13 Far East Gods & Goddesses You Should Know
One of the many ways people throughout the centuries have gained spiritual wisdom and enlightenment is through worshiping and honoring gods and goddesses. More than just myths and stories, gods and goddesses are human personifications of specific energy. It is through their stories that we understand what energies are associated with them. This can help us on our own spiritual journeys, as we can focus in on a god/goddess whose energies resonate with us.
Every culture and religion has their own versions of gods and goddesses. It can be tricky remembering them all, especially when it comes to the Buddhist and Hindu practices. Gods are reincarnated as gods, and the whole list of deities can be overwhelming. To help get you started, here are some well-known and important gods and goddesses of the Hindu and Buddhist belief systems and their symbolic meanings.
Known as the remover of obstacles, Ganesh places these challenges in our way as a form of education. We can learn and grow from these hurdles. Because of this, he is also known as the deity of intelligence and wisdom.
While her name means “dark”, Kali is a highly praised goddess in Hindu culture. She is the symbol of death and salvation, teaching us that we need to come to terms with reality, and it is only through the process of death that we can be reborn.
Tara originated as a Hindu Goddess, but she has been widely revered as a goddess of the Tibetan Buddhist faith. In Buddhist practice, she is seen as the female Buddha and stands for enlightenment and compassion. The legend goes that due to her pureness, she was granted the right to take a male form as the next Buddha, but chose instead to remain in her female body. Therefore, she is a strong symbol of feminism.
Known as the “Divine Mother”, Kuan Yin represents compassion and mercy for all living creatures. Due to her divine purity, she was destined to become a Buddha, but instead of receiving Nirvana, declined and decided to remain on earth to save and care for all children.
One of the most widely known and revered Hindu Gods, Shiva is associated with the creation of the universe and the trinity of Hinduism (Brahma, Vishnu, and Shiva). He is originally known as the God of Destruction. With this title, he is also associated with rebirth and is a symbol of fertility.
A famed Goddess in India, Lakshmi is the goddess of wealth, prosperity, luck and love. She is here to bring love and luck into our relationship, and prosperity and success into our lives. She is sometimes seen as the Hindu version of Venus or Aphrodite.
This notable goddess is called the Mother of the Veda. She is responsible for the creative arts and remains a muse of artists throughout the world. She is also the goddess of knowledge, music, and speech.

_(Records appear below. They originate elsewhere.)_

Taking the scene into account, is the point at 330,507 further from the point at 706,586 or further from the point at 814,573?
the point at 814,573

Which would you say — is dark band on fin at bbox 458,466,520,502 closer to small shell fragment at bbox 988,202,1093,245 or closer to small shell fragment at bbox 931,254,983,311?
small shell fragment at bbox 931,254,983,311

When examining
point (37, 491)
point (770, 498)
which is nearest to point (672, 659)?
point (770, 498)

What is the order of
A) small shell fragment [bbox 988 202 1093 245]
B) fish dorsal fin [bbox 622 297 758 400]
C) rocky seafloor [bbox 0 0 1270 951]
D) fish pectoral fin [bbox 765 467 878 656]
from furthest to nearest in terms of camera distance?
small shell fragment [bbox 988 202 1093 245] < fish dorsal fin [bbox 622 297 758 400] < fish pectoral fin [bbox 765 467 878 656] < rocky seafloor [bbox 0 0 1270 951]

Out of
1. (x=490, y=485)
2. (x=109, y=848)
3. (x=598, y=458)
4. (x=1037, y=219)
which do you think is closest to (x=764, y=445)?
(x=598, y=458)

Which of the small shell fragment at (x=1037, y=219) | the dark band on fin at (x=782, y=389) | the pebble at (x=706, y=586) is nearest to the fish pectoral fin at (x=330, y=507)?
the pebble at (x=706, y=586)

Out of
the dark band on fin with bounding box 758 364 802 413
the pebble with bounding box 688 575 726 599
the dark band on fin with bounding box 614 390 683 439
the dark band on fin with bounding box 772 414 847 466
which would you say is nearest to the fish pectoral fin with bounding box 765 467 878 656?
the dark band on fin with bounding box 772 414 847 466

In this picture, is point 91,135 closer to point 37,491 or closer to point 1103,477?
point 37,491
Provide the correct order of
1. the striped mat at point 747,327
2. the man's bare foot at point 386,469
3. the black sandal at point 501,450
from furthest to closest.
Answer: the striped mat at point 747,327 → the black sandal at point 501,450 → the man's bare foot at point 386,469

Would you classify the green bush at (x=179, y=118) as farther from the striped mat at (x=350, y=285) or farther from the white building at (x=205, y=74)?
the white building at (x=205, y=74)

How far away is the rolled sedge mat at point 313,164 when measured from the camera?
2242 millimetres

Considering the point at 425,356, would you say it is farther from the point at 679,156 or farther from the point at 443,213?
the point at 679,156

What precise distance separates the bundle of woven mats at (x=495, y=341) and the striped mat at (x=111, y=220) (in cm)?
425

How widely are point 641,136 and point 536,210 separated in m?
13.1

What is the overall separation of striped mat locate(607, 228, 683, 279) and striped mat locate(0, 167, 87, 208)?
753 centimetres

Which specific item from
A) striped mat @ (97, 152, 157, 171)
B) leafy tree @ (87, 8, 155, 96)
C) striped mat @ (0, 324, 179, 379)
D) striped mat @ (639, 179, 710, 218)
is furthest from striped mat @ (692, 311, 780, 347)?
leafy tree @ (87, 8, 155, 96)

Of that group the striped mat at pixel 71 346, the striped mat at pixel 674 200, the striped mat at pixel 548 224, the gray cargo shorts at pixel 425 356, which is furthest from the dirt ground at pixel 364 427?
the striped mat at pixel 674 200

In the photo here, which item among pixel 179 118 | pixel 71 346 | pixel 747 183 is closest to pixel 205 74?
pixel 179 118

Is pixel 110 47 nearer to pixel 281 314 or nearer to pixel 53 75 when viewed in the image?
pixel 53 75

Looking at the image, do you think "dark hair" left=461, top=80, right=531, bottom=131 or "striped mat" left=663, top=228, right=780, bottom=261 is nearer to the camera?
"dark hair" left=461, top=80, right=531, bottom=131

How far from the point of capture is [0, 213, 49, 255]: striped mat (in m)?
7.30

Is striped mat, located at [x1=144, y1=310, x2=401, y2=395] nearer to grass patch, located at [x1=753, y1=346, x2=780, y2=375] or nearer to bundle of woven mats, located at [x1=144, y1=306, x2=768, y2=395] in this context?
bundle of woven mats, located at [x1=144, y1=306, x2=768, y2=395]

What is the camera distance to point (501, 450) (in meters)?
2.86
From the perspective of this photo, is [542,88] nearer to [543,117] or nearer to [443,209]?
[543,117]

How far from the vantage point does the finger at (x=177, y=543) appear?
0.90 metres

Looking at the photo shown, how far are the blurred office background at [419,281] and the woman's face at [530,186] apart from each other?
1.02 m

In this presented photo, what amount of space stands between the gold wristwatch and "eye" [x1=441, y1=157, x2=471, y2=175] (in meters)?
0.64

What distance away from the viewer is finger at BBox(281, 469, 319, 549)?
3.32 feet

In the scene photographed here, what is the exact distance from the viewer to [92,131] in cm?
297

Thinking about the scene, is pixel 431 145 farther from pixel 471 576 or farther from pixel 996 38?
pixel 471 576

Another one of the main principal Hindu deities, Vishnu is worshipped as the protector and preserver of the world and its moral order.
Even though he is the 8th incarnation of Lord Vishnu, Krisha’s popularity succeeds that of his former form. He is the god of compassion and tenderness, and the embodiment of love and divine joy.
Depicted as a monkey, Hanuman is known for his courage, power, faithfulness, and selfless service. As a child, he abused his power and was quite mischievous. In order to protect the world from the naughty Hanuman, Lord Brahma created a curse for Hanuman, removing his knowledge of his powers until he rediscovered them later in life. Hanuman shows us that we too have inner abilities that we must unleash and discover.
This Hindu Goddess symbolizes the divine forces, specifically the feminine energy and its power to overcome evil and wickedness. She protects those from negative forces and is seen as a warrior goddess. She represents righteousness and helps to preserve the moral order.
The third of the Hindu trinity, Brahma is known as the creator of the universe. Although he is one of the main gods in the Hindu story of creation, there are few temples remaining that worship him.
One of the most well-known and worshiped deities, Buddha is known as the “enlightened one” and is a universal symbol of compassion. Once a noble prince, the Buddha left his palace to seek the release of human suffering and fear. He became enlightened one night when sitting under a Bodhi tree during meditation.